_EXERCISE DATA:_
* * *
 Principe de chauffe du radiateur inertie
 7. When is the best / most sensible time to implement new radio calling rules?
* * *
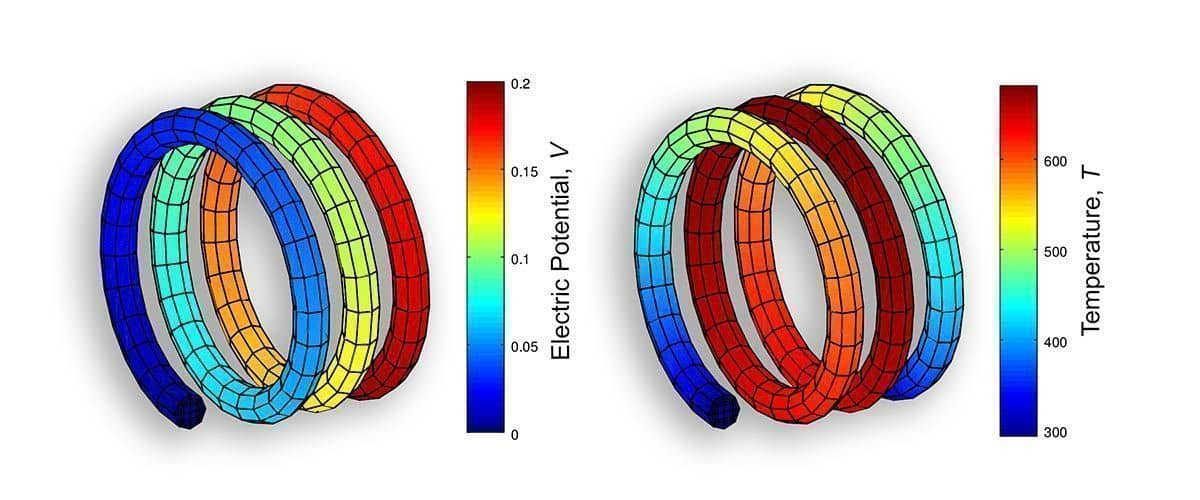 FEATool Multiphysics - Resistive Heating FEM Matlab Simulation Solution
* * *
_TASK:_
Once you find the line with "Principe de chauffe du radiateur inertie" in the entries above, output it and each line after it up to and including the line with "7. When is the", and nothing else.

_EXPECTED ANSWER:_
 Principe de chauffe du radiateur inertie
 7. When is the best / most sensible time to implement new radio calling rules?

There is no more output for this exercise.